Uma ação popular movida pelo deputado estadual de São Paulo, Leonardo Siqueira (Novo), pede que todo o conselho de administração da Petrobras seja destituído após a saída de Jean Paul Prates da presidência da estatal.

O deputado, que foi responsável por outras ações populares contra membros do conselho da Petrobras, afirma que, como a saída de Prates foi solicitada por ele próprio (Prates), a situação se enquadra em um dispositivo da Lei das S.A. que determina que haja uma assembleia geral para eleger todo o conselho.

Conforme a ação de Siqueira, somente a saída de Prates já determinaria a reeleição, pelo menos, de oito dos conselheiros da estatal que foram eleitos por voto múltiplo, assim como o ex-presidente da Petrobras. No entanto, como o próprio Prates solicitou a saída, Siqueira aponta que o conselho inteiro teria que passar por nova eleição em assembleia.

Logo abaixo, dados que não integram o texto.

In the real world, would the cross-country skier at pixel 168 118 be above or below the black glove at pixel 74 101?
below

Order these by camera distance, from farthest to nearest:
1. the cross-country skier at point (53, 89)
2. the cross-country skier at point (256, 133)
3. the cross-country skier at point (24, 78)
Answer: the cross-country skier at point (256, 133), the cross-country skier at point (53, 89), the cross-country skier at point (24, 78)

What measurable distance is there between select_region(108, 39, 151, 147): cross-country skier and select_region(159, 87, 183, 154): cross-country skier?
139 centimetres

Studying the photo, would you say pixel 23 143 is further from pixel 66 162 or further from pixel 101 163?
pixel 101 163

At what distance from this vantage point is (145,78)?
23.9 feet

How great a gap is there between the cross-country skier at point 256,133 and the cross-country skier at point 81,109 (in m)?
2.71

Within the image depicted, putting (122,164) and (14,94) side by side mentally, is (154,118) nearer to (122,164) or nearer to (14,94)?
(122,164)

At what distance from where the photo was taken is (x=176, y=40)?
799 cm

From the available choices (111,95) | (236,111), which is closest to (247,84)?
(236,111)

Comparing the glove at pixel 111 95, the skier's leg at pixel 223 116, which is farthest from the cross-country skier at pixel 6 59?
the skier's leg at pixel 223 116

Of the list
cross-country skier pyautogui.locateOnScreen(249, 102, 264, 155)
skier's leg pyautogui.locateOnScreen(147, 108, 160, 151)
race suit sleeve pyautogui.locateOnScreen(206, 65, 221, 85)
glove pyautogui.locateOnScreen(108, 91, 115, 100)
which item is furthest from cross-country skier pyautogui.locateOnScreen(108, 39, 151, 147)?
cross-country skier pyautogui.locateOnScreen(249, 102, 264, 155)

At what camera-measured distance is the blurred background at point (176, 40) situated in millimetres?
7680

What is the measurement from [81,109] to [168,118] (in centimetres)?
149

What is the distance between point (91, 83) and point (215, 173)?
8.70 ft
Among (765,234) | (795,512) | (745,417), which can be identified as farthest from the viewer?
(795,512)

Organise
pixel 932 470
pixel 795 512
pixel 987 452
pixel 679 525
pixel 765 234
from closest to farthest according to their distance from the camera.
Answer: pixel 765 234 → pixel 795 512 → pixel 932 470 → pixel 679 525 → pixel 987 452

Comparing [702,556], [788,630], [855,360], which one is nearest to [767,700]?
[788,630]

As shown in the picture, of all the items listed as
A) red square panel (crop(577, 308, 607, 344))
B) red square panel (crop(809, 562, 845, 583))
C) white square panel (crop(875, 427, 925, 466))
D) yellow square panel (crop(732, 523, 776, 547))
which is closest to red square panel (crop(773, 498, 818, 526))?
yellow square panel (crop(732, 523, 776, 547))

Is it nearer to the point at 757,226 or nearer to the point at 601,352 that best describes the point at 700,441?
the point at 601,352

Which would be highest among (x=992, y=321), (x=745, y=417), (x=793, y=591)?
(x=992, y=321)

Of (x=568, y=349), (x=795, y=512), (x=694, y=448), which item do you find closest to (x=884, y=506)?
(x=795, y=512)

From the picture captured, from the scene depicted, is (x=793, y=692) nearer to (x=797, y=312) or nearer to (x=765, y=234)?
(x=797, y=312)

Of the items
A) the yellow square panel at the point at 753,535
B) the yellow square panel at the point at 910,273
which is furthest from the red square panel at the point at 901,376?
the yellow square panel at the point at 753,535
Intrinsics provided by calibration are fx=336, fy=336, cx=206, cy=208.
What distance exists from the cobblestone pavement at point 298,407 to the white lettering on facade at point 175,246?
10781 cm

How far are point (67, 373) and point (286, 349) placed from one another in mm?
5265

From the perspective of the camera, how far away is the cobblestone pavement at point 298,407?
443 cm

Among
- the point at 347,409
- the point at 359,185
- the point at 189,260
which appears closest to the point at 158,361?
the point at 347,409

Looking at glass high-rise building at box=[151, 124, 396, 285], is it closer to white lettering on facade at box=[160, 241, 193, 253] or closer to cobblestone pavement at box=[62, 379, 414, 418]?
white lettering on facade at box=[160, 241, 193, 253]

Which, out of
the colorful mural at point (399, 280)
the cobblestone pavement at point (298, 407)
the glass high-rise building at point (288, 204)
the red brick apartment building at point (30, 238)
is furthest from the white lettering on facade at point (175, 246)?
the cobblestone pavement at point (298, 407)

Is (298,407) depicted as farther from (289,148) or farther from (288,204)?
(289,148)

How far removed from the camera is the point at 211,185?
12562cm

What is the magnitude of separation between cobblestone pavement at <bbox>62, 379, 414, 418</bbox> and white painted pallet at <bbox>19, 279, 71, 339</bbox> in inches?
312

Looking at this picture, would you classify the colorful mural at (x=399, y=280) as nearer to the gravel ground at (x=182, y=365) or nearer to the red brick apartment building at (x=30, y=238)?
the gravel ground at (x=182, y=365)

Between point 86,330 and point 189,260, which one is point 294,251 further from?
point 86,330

No documento, protocolado na madrugada de quinta-feira (16), na 21ª Vara Cível Federal de São Paulo, o deputado aponta como ilegais a eleição de Pietro Mendes, presidente do conselheiro da Petrobras e secretário do Ministério de Minas e Energia, e Rafael Dubeux, conselheiro e secretário do Ministério da Fazenda.

Segundo Siqueira, como o Supremo Tribunal Federal (STF) validou a Lei das Estatais, a presença de dois membros do conselho que são ligados a ministérios desrespeita a legislação.

Procurada, a Petrobras não respondeu até o momento. O deputado Leonardo Siqueira disse ao Valor que os pedidos têm embasamento técnico.

Em abril, Siqueira também entrou com ação popular pedindo as destituições de Sergio Rezende e Pietro Mendes do conselho da Petrobras sob os mesmos argumentos, o primeiro por ter tido ligação com partido político e o segundo pelo cargo no ministério. Ambos foram suspensos do colegiado por cerca de uma semana após a justiça acatar o pedido da ação popular, mas as decisões foram derrubadas na sequência.

Siqueira afirmou que as decisões costumam ser derrubadas por motivações políticas nas instâncias superiores. “Minha experiência mostra que essas instâncias superiores são mais politizadas, pois o governo federal sempre tem muita influência. Daí a decisão deixa de ser técnica e passa a ser política. E a gente sempre perde.”

O deputado também foi responsável por ações que pediram o afastamento do presidente da Previ, João Fukunaga, duas vezes, uma em maio de 2023 e outra em fevereiro deste ano. Nas duas ocasiões, Fukunaga foi suspenso do cargo em decisões posteriormente derrubadas. As ações questionavam as qualificações do executivo para presidir o fundo de pensão.